— PROBLEMS AND TASKS —
[a] In the text about angels and martyrs, how are martyrs defined?
[b] Write the next part of the text about angels and martyrs, picking up after its last sentence.

— TEXT TO READ —
Go Take God’s Love Everywhere

16 Now the eleven disciples went to Galilee, to the mountain to which Jesus had directed them. 17 When they saw him, they worshiped him; but some doubted. 18 And Jesus came and said to them, “All authority in heaven and on earth has been given to me. 19 Go therefore and make disciples of all nations, baptizing them in the name of the Father and of the Son and of the Holy Spirit, 20 and teaching them to obey everything that I have commanded you. And remember, I am with you always, to the end of the age.” Matthew 28:16-20

We are all angels and martyrs

“We are all angels and martyrs.” On the face of it this statement may seem absurd. After all, these words have meaning in common usage that does not seem to fit us or our circumstances. Angels are various non-human heavenly, divine or spiritual beings, created or eternal, which dwell with God in heaven. Martyrs are those who die for what they believe. How then could we say that all of us are angels or martyrs, much less both?


Particularly around Christmas time we remember that scripture is filled with stories of angles visiting people. Mary, Joseph and Zeccharia and the Shepherds are all visited by angels to bring word about the coming of Jesus and John. (Luke 1-2, Matthew 1-2) People describe scenes in which they have been visited with angels who have brought encouragement, hope or a word of wisdom. Others pray for protection from their guardian angels. Of individuals who come to a person’s aid in a significant way it may even be said, “She was my guardian angel. I could never have made it through this time without her.”

While scripture does describe scenes in which angels act as protectors, this is not their primary role. Most notable of these instances is Psalm 91:11-12, which is then quoted by the devil during Jesus’ time of temptation in the wilderness “for it is written, ‘He will command his angels concerning you, to protect you. On their hands they will bear you up, so that you will not dash your foot against a stone.’” (Luke 4:10-11).

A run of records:
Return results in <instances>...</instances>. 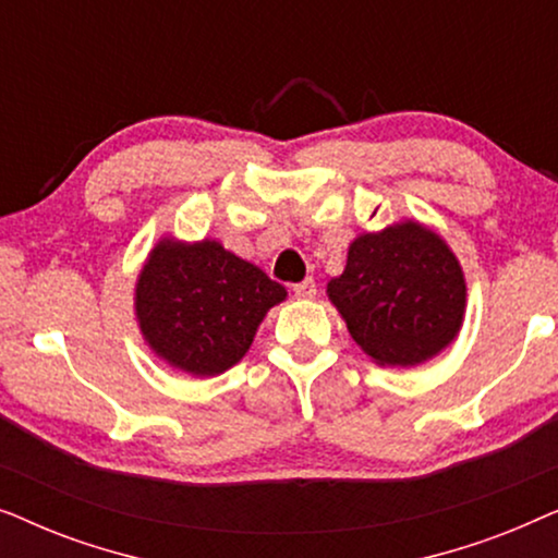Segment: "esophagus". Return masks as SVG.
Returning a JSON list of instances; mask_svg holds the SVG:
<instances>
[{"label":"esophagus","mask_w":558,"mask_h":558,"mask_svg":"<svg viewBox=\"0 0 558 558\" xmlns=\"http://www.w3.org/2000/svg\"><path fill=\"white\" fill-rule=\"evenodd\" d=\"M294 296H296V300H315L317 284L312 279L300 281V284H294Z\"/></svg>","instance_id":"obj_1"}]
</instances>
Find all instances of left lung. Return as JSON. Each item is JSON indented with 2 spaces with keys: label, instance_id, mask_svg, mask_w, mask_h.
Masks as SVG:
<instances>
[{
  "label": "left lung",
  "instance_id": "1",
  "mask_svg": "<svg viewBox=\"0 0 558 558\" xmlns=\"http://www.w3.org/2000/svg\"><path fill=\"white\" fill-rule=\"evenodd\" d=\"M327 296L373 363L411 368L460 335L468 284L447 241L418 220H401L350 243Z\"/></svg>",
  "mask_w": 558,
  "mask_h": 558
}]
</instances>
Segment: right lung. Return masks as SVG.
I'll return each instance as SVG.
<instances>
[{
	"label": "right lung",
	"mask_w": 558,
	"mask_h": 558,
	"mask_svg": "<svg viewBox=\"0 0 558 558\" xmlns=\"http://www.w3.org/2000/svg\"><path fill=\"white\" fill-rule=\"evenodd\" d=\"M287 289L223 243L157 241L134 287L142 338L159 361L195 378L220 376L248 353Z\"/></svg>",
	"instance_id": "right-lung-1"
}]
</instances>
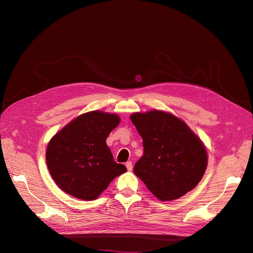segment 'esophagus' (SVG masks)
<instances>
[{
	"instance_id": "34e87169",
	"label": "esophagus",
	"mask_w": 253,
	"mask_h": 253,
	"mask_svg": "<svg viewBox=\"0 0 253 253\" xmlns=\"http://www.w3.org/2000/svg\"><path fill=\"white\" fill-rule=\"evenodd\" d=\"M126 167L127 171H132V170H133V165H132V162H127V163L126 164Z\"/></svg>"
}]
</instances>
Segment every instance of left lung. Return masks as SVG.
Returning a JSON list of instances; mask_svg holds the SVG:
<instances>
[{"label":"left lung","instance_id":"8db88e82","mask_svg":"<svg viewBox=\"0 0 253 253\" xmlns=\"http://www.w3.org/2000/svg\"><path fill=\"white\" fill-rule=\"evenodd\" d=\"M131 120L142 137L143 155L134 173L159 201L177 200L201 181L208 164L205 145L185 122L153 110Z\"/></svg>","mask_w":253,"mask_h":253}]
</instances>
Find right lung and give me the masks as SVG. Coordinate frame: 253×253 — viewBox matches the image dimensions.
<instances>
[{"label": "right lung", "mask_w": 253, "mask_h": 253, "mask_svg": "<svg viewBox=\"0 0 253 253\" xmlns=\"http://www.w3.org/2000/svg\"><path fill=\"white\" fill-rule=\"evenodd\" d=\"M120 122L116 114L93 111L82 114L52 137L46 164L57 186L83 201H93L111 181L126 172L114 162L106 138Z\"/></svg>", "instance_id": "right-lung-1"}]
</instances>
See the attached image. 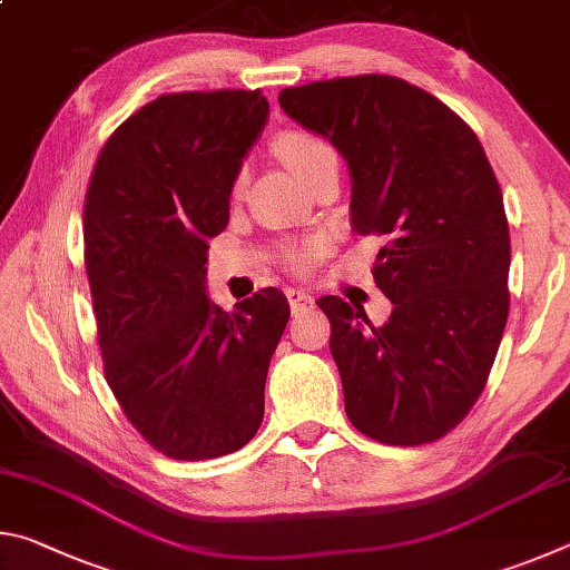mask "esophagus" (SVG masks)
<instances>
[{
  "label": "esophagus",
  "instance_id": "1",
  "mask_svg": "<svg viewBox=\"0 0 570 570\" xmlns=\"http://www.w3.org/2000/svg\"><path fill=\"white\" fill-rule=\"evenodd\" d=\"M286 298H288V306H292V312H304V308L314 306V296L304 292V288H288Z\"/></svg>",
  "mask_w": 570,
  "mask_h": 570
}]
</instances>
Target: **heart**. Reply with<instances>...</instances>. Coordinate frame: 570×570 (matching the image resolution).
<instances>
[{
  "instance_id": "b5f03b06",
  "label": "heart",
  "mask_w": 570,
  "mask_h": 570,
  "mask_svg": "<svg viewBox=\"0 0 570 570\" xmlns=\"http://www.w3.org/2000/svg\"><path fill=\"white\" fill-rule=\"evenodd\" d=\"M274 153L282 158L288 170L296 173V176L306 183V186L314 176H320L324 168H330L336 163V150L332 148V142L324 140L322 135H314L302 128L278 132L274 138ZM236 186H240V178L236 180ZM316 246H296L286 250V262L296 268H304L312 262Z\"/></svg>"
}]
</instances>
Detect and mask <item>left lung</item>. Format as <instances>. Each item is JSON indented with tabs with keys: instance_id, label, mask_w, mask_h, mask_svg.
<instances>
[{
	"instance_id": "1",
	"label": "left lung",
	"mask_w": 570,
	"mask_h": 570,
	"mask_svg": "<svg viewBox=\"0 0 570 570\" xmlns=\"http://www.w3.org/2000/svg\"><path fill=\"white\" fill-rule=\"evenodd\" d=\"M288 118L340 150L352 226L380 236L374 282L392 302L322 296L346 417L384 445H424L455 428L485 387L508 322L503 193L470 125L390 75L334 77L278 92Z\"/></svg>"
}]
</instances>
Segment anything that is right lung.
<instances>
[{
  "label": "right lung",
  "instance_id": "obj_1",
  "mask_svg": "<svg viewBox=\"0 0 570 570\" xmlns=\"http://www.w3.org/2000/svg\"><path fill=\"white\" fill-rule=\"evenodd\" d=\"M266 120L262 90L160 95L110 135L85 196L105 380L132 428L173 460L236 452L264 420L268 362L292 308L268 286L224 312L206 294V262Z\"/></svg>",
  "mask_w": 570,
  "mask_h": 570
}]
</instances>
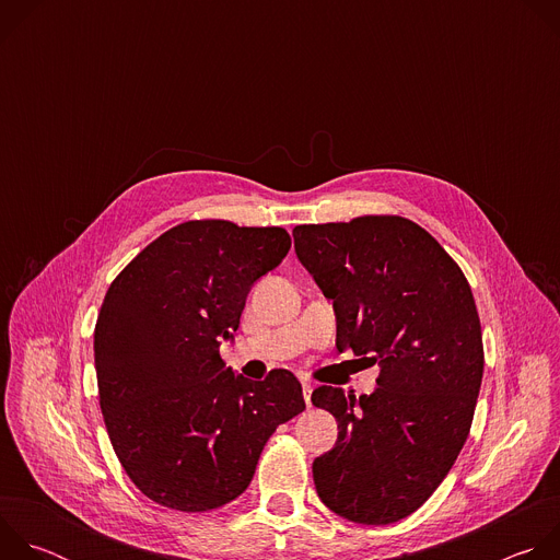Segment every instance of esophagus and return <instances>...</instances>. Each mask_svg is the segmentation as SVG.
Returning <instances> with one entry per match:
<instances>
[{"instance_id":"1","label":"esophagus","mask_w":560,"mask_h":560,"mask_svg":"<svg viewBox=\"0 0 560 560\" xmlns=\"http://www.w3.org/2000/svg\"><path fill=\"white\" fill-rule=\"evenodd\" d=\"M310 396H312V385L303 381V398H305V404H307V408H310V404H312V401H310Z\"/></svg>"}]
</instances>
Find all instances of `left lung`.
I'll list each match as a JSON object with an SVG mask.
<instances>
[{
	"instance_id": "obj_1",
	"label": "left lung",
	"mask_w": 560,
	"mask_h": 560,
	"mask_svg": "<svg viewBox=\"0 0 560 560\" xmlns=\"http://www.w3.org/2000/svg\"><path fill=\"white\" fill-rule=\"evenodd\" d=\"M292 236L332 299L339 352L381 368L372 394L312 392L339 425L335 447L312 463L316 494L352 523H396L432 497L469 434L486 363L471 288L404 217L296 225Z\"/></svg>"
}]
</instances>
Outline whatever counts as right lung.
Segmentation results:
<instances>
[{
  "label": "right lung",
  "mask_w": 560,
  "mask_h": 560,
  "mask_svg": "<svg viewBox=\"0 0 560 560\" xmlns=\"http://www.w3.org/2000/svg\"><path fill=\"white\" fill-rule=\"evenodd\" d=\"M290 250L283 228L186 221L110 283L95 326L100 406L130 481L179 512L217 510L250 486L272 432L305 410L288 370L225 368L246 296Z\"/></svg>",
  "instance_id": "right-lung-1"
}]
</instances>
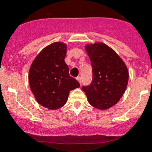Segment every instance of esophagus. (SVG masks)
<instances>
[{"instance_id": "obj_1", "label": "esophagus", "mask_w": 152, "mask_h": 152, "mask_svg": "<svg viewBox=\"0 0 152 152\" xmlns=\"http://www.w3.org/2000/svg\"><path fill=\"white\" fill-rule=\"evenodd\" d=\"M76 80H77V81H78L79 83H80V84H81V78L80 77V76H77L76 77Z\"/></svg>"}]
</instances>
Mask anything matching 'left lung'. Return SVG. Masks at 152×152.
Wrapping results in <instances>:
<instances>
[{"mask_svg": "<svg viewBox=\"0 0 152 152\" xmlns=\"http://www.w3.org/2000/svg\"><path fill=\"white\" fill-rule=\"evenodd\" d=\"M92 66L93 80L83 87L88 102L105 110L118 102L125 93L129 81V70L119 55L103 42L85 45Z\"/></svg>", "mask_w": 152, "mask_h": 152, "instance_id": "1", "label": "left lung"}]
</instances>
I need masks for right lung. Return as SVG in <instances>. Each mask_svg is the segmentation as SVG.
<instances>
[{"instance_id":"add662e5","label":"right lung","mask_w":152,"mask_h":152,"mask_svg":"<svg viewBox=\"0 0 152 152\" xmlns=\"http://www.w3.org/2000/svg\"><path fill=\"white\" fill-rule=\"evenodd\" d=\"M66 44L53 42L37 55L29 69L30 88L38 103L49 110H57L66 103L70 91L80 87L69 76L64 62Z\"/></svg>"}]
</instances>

— THE REPLIES —
[a] Martyrs are those who die for what they believe.

[b]
The Greek word here is aggelos – meaning “messenger,” or more simply, “one who is sent”. One example of this meaning is found in Malachi 3:1 See, I am sending my messenger to prepare the way before me, and the Lord whom you seek will suddenly come to his temple. The messenger of the covenant in whom you delight—indeed, he is coming, says the Lord of hosts. This text was quoted by the gospel writers to highlight the role of John the Baptist. For example, in Mark 1 1 The beginning of the good news of Jesus Christ, the Son of God. 2 As it is written in the prophet Isaiah, “See, I am sending my messenger ahead of you, who will prepare your way; 3 the voice of one crying out in the wilderness: “Prepare the way of the Lord, make his paths straight,’ ” 4 John the baptizer appeared in the wilderness, proclaiming a baptism of repentance for the forgiveness of sins. [Mark wrongly ascribes the 1:2 quote and conflates it with the one from Isaiah 40:3.]


Martyr is a word we do not typically recognize from scripture because we normally translate it into English differently. The Greek words “marturia” (noun) and “martureo” (verb) have their root in the noun “martus” meaning WITNESS and used originally in a legal sense, as in Matthew 18: 15 If another member of the church sins against you, go and point out the fault when the two of you are alone. If the member listens to you, you have regained that one. 16 But if you are not listened to, take one or two others along with you, so that every word may be confirmed by the evidence of two or three witnesses…. The meanings of all forms of the word relates to the idea of witness and testimony of a truth observed and believed. The first named Christian martyr was Stephen (Acts 7:54-60).

stoning of stephen

Stoning of Stephen (artist unknown)


This became the root of its common meaning as it came into English. Though the use of the word has Christian origins, other faiths use the term as well. It has come to generally mean any who suffers for a cause important to them. It is even used to describe someone who is over-exaggerating the degree to which she is suffering in a situation, “He’s being such a martyr about having to work this weekend.”


Another instructive text for this discussion is Isaiah 52: 7 How beautiful upon the mountains are the feet of the messenger who announces peace, who brings good news, who announces salvation, who says to Zion, “Your God reigns.”  Paul takes up this passage in Romans 10 to connect the role of preachers with the ancient prophets in the ongoing evangelistic stream – 15 And how are they to proclaim him unless they are sent? As it is written, “How beautiful are the feet of those who bring good news!”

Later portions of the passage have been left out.